_Tarea A_
Imprime literalmente el pasaje del texto sobre las noticias falsas que va de "El libro de" a "también civiles cómplices.".
_Tarea B_
Reproduce sin ningún cambio las líneas de las entradas guardadas que van de la línea con "From the wooden support post at [439,575]" hasta el final de las entradas, incluidas la primera y la última.

---------- Bloque de texto

El libro de Swift merecería ser texto obligatorio, si no en los dos últimos años de la enseñanza secundaria, si en el primero de formación superior. Esa lectura neutralizaría el fenómeno monstruoso que vivimos, el de las fake news que deforman las opiniones de nosotros, víctimas, que cubrimos el planeta con la mundialización sin capacidad de obrar para acceder a la mundialidad.

Sin precauciones previas, la república vasca se encontrará en plena tormenta perfecta, provocadora de desórdenes «ordenados» de todo tipo. Esos desbarajustes afectarán a una población víctima de intoxicaciones mediáticas generadas en reales centros de poder, políticos y también civiles cómplices.

El poder es ya objeto de transacciones financieras, en particular excitadas por la persona «más rica del mundo» que invierte en viajes espaciales, en coches eléctricos y, sobre todo, en redes de comunicación social en las que, sin control estatal, caemos como bichos tragaldabas.

--------------------
---------- Material

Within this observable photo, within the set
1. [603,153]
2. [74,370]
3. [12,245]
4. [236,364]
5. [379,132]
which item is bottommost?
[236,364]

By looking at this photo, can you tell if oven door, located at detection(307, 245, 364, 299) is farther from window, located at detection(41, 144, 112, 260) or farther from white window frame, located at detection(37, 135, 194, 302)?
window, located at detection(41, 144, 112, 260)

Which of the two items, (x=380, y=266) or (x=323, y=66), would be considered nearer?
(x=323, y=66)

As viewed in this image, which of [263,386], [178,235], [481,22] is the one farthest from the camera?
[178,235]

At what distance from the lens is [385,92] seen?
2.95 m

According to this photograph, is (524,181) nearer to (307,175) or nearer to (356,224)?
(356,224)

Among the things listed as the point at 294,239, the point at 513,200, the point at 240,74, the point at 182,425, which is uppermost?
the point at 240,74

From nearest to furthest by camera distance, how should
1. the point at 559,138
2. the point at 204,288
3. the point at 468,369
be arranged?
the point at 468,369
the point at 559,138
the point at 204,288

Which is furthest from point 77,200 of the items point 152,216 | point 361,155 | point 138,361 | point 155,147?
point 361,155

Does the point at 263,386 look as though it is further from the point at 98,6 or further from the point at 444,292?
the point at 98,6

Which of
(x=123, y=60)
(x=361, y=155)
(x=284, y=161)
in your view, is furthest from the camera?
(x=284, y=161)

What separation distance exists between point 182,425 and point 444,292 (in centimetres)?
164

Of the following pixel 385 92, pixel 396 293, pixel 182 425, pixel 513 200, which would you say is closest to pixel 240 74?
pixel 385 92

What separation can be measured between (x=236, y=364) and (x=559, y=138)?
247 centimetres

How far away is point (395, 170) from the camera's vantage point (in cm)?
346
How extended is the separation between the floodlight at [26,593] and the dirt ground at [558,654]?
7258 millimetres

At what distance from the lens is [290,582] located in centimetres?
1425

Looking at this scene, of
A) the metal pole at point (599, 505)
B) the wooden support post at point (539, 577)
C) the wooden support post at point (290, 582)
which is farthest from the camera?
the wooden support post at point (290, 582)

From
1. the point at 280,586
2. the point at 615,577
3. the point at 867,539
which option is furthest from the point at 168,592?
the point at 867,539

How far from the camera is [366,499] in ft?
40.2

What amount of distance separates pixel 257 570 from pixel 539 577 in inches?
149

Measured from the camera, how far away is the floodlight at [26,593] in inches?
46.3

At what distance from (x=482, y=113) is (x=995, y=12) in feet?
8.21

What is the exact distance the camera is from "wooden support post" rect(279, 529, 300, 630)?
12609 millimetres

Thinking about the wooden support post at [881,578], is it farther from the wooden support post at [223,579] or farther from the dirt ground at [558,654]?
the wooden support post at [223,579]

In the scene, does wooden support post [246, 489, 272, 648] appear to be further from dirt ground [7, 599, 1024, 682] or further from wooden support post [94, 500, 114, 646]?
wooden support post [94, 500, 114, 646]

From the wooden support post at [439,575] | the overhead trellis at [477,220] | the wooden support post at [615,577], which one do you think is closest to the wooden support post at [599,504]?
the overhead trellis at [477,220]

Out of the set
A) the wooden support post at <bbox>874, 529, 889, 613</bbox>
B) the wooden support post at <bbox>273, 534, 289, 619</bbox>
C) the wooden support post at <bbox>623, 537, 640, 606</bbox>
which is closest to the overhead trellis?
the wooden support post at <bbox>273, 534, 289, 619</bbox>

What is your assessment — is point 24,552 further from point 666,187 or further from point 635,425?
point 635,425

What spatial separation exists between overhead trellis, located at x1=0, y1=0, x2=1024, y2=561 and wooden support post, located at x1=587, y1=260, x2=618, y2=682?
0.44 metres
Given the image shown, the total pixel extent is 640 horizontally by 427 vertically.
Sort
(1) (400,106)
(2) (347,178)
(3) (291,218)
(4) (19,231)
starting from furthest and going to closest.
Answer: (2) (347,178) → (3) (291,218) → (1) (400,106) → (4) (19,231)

--------------------

_Respuesta escrita A_
El libro de Swift merecería ser texto obligatorio, si no en los dos últimos años de la enseñanza secundaria, si en el primero de formación superior. Esa lectura neutralizaría el fenómeno monstruoso que vivimos, el de las fake news que deforman las opiniones de nosotros, víctimas, que cubrimos el planeta con la mundialización sin capacidad de obrar para acceder a la mundialidad.

Sin precauciones previas, la república vasca se encontrará en plena tormenta perfecta, provocadora de desórdenes «ordenados» de todo tipo. Esos desbarajustes afectarán a una población víctima de intoxicaciones mediáticas generadas en reales centros de poder, políticos y también civiles cómplices.

_Respuesta escrita B_
From the wooden support post at [439,575] | the overhead trellis at [477,220] | the wooden support post at [615,577], which one do you think is closest to the wooden support post at [599,504]?
the overhead trellis at [477,220]

Out of the set
A) the wooden support post at <bbox>874, 529, 889, 613</bbox>
B) the wooden support post at <bbox>273, 534, 289, 619</bbox>
C) the wooden support post at <bbox>623, 537, 640, 606</bbox>
which is closest to the overhead trellis?
the wooden support post at <bbox>273, 534, 289, 619</bbox>

What is your assessment — is point 24,552 further from point 666,187 or further from point 635,425?
point 635,425

What spatial separation exists between overhead trellis, located at x1=0, y1=0, x2=1024, y2=561 and wooden support post, located at x1=587, y1=260, x2=618, y2=682?
0.44 metres
Given the image shown, the total pixel extent is 640 horizontally by 427 vertically.
Sort
(1) (400,106)
(2) (347,178)
(3) (291,218)
(4) (19,231)
starting from furthest and going to closest.
Answer: (2) (347,178) → (3) (291,218) → (1) (400,106) → (4) (19,231)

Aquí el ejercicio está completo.